### Passage provided:
Economic activity contracted by about 2.5 percent in 2024, against a backdrop of energy shortages, high rates of violence, and political uncertainty. The worst drought in 60 years led to blackouts and electricity rationing nationwide, and, despite the decline in the homicide rate, violence remained at historically high levels. These factors drove down private consumption and investment, resulting in a contraction in manufacturing and services activity. However, exports expanded, driven by increased shipments of agricultural and fisheries products. In this context, labor income declined by 3 percent in real terms, increasing poverty to 31.9 percent (US$6.85/day, 2017 PPP).
The fiscal deficit narrowed significantly from 3.5 percent in 2023 to 1.4 percent in 2024, thanks in large part to revenue-increasing measures. In particular, tax revenue grew by 13 percent in real terms, driven by an increase in the VAT rate from 12 percent to 15 percent, the introduction of temporary taxes, and higher income tax withholdings. In addition, in May 2024, the International Monetary Fund approved a 48-month, US$4 billion Extended Fund Facility (EFF) arrangement, which included a disbursement of US$1.5 billion that year. Higher tax collections and loans from multilateral organizations helped cover the financing needs for the year. However, declining output and a negative fiscal balance pushed the public debt-to-GDP ratio up to 56 percent. International reserves increased by $2.4 billion to $6.9 billion, which represented 5.7 percent of GDP and was equivalent to 2.2 months of imports by end-2024, levels that nevertheless remain low by international standards.
GDP is expected to rebound and grow by an estimated 1.9 percent in 2025, driven by a more stable energy supply and less political uncertainty following the April elections. Assuming normal climatic conditions, agricultural and fisheries exports should maintain an upward trend, sustaining a medium-term growth rate of approximately 2 percent. However, limited economic growth would restrict household income growth, keeping poverty above 30 percent until 2027. A weaker external outlook could depress oil prices this year and temporarily cause the fiscal deficit to widen. It is expected that fiscal consolidation will resume next year and be enough to bring the fiscal deficit to about 1 percent of GDP in 2027, thereby stabilizing the public debt ratio.

[Dataset entries]

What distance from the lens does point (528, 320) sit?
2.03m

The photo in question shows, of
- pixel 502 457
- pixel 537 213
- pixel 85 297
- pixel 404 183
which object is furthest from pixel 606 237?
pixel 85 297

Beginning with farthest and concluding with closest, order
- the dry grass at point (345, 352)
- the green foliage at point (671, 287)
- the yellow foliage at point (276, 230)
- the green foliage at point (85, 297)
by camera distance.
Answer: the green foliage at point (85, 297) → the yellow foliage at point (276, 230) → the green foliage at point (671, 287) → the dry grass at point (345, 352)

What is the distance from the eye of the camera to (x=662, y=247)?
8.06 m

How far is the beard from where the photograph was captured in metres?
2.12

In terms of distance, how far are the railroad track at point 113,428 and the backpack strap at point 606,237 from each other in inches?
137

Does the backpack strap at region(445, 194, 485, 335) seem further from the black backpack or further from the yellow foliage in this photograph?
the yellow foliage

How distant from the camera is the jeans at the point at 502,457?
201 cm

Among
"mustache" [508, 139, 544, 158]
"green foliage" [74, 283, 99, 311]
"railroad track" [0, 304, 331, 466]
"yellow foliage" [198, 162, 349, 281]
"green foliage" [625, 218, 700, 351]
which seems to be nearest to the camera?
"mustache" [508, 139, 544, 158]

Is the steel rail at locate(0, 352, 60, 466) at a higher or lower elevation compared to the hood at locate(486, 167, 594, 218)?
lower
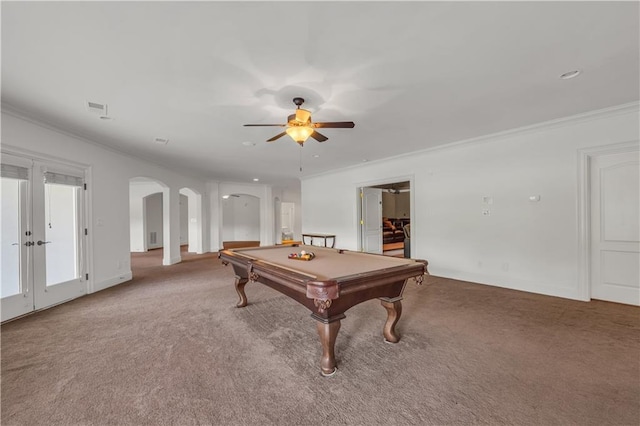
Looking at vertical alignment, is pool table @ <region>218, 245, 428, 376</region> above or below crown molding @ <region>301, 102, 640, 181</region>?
below

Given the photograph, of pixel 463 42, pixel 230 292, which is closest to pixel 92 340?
pixel 230 292

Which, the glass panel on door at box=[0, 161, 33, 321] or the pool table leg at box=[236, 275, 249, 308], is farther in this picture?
the pool table leg at box=[236, 275, 249, 308]

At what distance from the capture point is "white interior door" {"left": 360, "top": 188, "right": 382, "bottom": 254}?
696cm

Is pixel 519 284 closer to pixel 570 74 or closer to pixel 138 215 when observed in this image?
pixel 570 74

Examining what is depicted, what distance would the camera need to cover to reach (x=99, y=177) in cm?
447

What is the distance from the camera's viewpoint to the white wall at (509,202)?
11.9ft

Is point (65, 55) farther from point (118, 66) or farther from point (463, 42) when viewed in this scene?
point (463, 42)

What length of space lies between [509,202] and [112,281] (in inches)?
267

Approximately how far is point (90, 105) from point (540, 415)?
15.7 feet

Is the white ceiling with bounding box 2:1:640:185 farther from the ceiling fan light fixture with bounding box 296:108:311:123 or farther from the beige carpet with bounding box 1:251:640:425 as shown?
the beige carpet with bounding box 1:251:640:425

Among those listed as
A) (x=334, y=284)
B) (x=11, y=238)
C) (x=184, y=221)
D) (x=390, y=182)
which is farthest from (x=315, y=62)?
(x=184, y=221)

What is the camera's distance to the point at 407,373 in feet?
6.68

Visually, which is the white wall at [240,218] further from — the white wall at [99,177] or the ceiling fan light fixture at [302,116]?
the ceiling fan light fixture at [302,116]

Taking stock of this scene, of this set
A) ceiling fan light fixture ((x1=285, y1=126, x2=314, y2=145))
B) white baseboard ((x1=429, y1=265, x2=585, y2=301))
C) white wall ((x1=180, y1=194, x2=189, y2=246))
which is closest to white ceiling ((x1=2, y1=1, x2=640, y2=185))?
ceiling fan light fixture ((x1=285, y1=126, x2=314, y2=145))
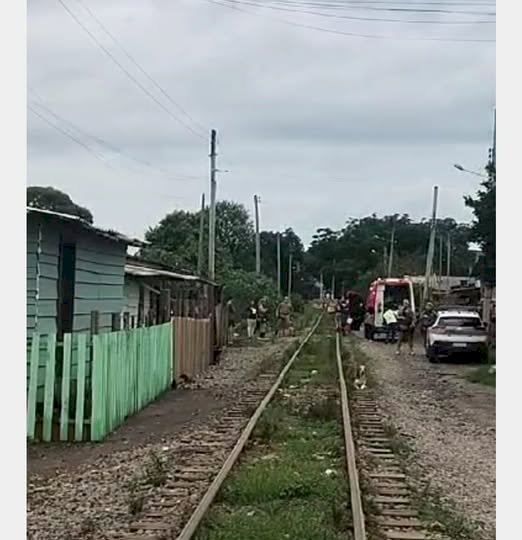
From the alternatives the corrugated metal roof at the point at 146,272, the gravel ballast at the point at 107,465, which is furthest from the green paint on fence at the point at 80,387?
the corrugated metal roof at the point at 146,272

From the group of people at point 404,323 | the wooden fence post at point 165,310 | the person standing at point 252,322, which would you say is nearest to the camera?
the wooden fence post at point 165,310

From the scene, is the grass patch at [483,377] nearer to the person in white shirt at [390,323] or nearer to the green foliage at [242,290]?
the person in white shirt at [390,323]

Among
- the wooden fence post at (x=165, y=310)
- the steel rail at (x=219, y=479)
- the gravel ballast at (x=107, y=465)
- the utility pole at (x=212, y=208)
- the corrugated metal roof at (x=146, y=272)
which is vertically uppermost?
the utility pole at (x=212, y=208)

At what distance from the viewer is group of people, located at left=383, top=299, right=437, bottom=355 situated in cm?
3591

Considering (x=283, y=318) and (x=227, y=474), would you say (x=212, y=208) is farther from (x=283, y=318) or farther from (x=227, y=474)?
(x=227, y=474)

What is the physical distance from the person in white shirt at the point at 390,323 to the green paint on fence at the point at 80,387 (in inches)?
1069

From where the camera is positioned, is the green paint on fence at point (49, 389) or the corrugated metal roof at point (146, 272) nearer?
the green paint on fence at point (49, 389)

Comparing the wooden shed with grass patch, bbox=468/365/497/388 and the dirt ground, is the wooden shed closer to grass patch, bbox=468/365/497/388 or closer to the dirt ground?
the dirt ground

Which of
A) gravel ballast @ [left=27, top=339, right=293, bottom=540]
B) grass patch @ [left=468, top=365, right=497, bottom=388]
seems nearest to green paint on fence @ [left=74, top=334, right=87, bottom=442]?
gravel ballast @ [left=27, top=339, right=293, bottom=540]

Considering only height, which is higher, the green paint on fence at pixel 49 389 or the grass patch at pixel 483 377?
the green paint on fence at pixel 49 389

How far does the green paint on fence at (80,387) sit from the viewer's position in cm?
1216

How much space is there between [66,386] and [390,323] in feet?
96.0

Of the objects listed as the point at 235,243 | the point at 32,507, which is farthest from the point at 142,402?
the point at 235,243

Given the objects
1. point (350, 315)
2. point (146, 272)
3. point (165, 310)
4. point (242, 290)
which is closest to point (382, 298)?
point (242, 290)
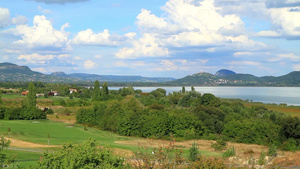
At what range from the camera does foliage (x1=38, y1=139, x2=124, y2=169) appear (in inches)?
552

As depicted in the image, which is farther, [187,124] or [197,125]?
[197,125]

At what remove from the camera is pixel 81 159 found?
46.7 feet

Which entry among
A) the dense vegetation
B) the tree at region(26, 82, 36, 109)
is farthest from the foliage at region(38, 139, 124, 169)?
the tree at region(26, 82, 36, 109)

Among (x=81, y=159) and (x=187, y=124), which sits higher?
(x=81, y=159)

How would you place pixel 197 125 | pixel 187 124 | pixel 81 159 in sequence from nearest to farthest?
pixel 81 159 < pixel 187 124 < pixel 197 125

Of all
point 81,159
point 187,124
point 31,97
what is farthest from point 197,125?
point 81,159

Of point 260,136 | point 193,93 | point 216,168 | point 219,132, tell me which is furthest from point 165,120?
point 193,93

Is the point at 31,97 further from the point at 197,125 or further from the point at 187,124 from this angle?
the point at 197,125

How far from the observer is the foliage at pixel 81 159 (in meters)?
14.0

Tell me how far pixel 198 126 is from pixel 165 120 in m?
6.43

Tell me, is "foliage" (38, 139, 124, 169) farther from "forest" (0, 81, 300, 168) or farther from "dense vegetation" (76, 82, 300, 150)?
"dense vegetation" (76, 82, 300, 150)

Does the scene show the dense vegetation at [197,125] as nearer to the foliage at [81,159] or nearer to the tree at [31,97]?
the tree at [31,97]

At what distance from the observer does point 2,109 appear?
70.1 m

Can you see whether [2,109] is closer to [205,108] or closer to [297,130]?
[205,108]
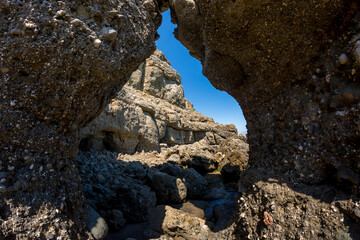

### Instructions to follow:
Reproduce the portion of the economic update from "Economic activity contracted" up to and including "(US$6.85/day, 2017 PPP).".

### Solution for this problem:
Economic activity contracted by about 2.5 percent in 2024, against a backdrop of energy shortages, high rates of violence, and political uncertainty. The worst drought in 60 years led to blackouts and electricity rationing nationwide, and, despite the decline in the homicide rate, violence remained at historically high levels. These factors drove down private consumption and investment, resulting in a contraction in manufacturing and services activity. However, exports expanded, driven by increased shipments of agricultural and fisheries products. In this context, labor income declined by 3 percent in real terms, increasing poverty to 31.9 percent (US$6.85/day, 2017 PPP).